Your tasks:
• 1. Can you copy the comment on androcentric culture word for word, starting with "You really are" and going on through "possibility for win-win."?
• 2. Could you shorten the paragraph in the comment on androcentric culture that begins "Women talking about their experiences" while keeping its main facts?
*** Text block Section Begins ***
You really are one of those zero-sum guys, aren’t you? It’s all either/or and no room for nuance or the possibility that all kinds of people have challenges and problems and it’s not a contest as to whose are worse. This is a function of an ultra-hierarchical and dominance based system. It’s why ultra-competitiveness is harmful, because only one can win. There’s no possibility for win-win.
Women talking about their experiences doesn’t mean they think men live on easy street. And the term androcentric simply refers to the primary focus of the culture, and that women are still often treated like they aren’t quite full citizens/people. Men may have problems, even white men have plenty of problems, but their personhood isn’t routinely denied. Did you read the article from Lorelie Weldon about all the times that the fact that she even existed was denied, right to her face? That’s what I’m talking about. That’s what androcentric means, as well as a host of other things, including that only masculine traits are valuable. “Don’t be such a girl……”
*** Text block Section Ends ***
*** Supplied entries Section Begins ***
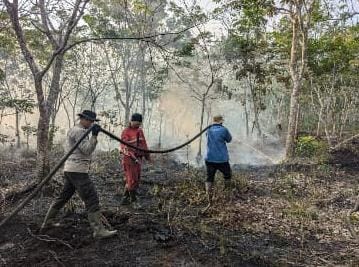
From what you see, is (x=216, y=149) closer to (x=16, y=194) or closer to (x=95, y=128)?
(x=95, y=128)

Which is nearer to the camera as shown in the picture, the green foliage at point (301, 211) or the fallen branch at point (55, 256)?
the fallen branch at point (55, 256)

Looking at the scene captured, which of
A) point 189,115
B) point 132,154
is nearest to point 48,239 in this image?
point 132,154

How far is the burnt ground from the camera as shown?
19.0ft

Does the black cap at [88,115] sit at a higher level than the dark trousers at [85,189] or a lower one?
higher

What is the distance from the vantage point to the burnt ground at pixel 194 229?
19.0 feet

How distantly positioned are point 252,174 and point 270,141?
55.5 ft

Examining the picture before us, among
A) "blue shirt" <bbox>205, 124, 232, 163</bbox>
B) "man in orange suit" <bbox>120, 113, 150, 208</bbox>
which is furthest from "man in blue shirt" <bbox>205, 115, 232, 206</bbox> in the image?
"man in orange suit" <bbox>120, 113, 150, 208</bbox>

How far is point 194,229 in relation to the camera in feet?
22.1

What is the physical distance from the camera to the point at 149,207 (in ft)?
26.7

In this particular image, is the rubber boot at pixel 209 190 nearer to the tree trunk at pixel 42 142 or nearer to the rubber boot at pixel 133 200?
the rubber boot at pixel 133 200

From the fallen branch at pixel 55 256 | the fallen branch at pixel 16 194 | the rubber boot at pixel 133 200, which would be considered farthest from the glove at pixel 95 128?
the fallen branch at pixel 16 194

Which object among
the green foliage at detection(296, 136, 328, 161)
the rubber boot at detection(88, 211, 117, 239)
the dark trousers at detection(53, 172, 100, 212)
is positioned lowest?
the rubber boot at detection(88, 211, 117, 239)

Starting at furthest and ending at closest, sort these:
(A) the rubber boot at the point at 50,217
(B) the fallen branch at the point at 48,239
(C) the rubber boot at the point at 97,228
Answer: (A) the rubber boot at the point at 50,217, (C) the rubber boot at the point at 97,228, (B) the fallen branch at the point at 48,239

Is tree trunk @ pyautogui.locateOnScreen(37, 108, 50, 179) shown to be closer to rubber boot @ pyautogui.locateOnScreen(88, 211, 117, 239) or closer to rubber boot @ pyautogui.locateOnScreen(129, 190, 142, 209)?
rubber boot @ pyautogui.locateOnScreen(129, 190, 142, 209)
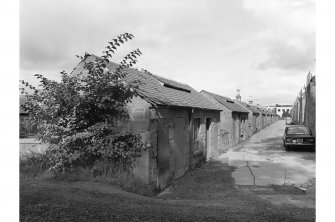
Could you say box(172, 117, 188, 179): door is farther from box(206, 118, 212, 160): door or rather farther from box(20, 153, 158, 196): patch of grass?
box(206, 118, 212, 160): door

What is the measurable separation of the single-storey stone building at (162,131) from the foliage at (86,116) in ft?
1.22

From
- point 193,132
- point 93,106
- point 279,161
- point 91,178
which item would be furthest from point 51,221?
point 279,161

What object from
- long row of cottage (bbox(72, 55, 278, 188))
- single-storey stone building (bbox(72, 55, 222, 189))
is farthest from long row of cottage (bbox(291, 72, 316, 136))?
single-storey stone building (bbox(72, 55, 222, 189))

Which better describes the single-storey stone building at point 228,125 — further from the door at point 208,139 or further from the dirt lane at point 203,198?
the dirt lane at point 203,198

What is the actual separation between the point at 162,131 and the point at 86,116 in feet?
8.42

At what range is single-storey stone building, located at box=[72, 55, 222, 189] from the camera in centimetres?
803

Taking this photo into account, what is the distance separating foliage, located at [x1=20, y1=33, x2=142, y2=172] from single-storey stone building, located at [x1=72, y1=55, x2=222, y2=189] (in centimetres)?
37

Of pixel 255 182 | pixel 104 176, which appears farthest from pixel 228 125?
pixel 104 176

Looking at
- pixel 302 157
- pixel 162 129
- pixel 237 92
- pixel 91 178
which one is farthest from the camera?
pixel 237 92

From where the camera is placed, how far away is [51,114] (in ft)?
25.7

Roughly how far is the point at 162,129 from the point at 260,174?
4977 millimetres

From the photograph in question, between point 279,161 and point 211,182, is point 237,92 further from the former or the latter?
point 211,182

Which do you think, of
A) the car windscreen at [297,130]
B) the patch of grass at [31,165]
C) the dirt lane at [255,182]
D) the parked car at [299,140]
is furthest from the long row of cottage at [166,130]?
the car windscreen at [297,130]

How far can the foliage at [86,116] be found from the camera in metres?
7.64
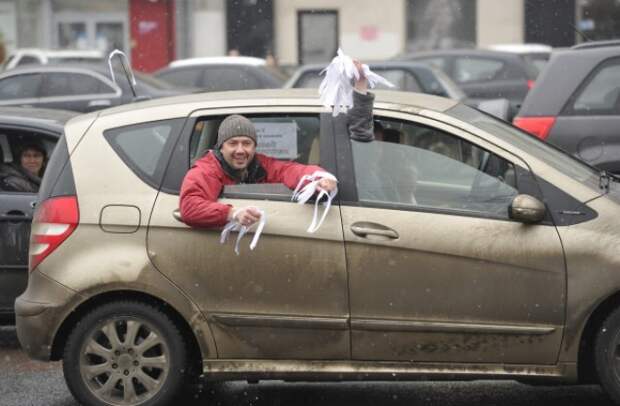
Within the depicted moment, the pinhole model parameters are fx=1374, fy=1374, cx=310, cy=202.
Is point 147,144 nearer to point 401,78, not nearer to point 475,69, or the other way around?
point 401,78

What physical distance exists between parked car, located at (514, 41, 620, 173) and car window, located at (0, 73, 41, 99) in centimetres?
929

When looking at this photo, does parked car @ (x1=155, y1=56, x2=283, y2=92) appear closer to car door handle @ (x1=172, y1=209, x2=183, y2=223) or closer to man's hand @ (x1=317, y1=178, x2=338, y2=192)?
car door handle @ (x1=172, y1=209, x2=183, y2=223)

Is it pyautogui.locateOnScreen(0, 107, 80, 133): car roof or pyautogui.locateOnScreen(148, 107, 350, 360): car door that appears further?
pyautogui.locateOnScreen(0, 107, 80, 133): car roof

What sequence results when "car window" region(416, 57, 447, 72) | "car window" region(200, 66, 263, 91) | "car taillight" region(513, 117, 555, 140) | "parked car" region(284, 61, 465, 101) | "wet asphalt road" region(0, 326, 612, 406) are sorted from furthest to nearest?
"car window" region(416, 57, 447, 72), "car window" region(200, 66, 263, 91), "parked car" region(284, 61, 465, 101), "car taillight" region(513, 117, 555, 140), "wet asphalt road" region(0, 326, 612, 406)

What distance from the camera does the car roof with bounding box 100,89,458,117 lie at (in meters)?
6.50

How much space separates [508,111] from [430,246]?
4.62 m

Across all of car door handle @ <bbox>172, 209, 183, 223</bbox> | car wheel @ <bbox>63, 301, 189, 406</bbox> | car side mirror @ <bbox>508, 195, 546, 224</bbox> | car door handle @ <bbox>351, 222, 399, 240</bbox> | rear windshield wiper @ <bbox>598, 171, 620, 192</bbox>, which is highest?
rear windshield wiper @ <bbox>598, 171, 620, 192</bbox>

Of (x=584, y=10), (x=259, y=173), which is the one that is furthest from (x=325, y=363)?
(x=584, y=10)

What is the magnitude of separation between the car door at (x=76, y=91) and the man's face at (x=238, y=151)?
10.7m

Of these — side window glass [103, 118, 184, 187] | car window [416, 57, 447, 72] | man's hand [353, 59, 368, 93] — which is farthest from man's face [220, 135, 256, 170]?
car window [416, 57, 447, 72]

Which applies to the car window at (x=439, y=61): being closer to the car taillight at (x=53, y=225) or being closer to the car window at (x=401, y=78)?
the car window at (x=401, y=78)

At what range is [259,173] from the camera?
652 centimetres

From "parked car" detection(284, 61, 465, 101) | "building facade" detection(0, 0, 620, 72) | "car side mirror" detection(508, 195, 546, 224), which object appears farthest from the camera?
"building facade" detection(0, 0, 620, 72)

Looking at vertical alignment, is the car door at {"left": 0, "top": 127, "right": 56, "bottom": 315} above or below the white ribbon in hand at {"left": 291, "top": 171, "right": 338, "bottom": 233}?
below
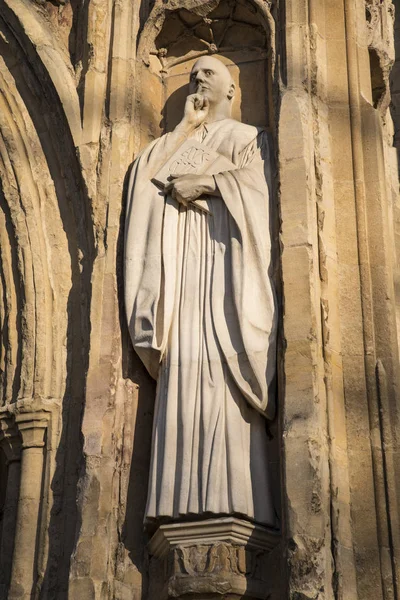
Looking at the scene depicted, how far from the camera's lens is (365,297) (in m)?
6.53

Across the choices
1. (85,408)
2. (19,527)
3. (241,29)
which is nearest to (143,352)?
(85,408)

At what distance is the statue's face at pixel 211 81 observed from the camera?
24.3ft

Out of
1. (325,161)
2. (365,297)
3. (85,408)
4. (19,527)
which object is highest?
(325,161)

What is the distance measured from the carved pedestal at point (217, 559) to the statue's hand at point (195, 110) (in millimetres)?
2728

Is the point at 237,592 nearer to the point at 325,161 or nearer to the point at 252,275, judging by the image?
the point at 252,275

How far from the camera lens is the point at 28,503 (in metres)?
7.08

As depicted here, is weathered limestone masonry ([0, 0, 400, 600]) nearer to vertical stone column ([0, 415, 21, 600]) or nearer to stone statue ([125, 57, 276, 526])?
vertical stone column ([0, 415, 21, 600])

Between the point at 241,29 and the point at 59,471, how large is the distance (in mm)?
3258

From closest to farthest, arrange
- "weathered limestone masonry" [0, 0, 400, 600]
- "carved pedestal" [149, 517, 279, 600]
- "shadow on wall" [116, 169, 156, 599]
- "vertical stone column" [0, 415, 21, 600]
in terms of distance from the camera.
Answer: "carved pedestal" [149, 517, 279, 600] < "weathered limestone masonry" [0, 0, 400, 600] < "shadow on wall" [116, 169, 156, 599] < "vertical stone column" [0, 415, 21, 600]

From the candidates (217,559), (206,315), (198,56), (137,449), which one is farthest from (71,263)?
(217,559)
*** Supplied entries Section Ends ***
*** Supplied entries Section Begins ***
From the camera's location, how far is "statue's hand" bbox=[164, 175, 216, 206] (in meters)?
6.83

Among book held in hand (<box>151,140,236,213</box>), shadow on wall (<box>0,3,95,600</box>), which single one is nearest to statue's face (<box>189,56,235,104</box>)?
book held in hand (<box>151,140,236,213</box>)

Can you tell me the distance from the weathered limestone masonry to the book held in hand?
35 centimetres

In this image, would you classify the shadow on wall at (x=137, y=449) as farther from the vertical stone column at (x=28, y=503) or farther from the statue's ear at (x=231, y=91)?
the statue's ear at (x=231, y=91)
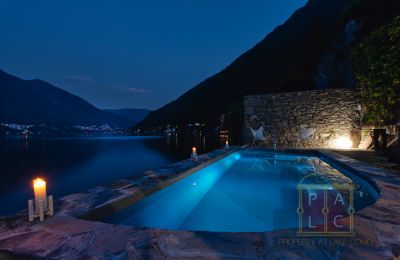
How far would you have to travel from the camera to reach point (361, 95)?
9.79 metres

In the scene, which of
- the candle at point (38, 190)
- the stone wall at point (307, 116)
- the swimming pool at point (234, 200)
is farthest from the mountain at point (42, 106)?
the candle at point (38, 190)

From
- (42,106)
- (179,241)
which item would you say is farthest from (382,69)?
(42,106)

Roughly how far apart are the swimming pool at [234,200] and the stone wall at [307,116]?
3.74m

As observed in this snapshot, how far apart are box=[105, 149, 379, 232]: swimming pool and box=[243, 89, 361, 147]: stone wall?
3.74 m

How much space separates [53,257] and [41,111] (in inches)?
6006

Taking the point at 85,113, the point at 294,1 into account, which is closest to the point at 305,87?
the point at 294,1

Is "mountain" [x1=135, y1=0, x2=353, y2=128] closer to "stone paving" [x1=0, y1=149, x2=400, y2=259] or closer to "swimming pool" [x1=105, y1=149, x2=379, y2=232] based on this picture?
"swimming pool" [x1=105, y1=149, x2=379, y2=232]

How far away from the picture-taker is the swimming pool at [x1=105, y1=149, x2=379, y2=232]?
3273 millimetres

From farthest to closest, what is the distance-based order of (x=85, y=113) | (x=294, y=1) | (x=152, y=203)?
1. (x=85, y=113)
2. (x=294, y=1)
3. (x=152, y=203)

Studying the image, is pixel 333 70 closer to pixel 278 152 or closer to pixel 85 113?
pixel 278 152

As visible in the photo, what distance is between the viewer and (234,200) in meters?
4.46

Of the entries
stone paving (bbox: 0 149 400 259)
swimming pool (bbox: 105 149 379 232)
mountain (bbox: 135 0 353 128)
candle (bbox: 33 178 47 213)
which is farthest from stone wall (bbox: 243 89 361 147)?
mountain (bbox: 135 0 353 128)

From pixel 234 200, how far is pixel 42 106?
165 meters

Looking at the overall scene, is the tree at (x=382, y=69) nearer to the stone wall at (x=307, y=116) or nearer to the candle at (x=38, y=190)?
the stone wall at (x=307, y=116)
*** Supplied entries Section Ends ***
Responses to the exercise:
• 1.
You really are one of those zero-sum guys, aren’t you? It’s all either/or and no room for nuance or the possibility that all kinds of people have challenges and problems and it’s not a contest as to whose are worse. This is a function of an ultra-hierarchical and dominance based system. It’s why ultra-competitiveness is harmful, because only one can win. There’s no possibility for win-win.

• 2. When women talk about their experiences, that doesn't mean they think men live on easy street. "Androcentric" refers to the culture's primary focus and to women still often being treated as not quite full citizens or people. Men, white men included, have plenty of problems, but their personhood isn't routinely denied. Lorelie Weldon's article describes the many times her very existence was denied to her face. The term also covers the idea that only masculine traits are valuable, as in "Don't be such a girl."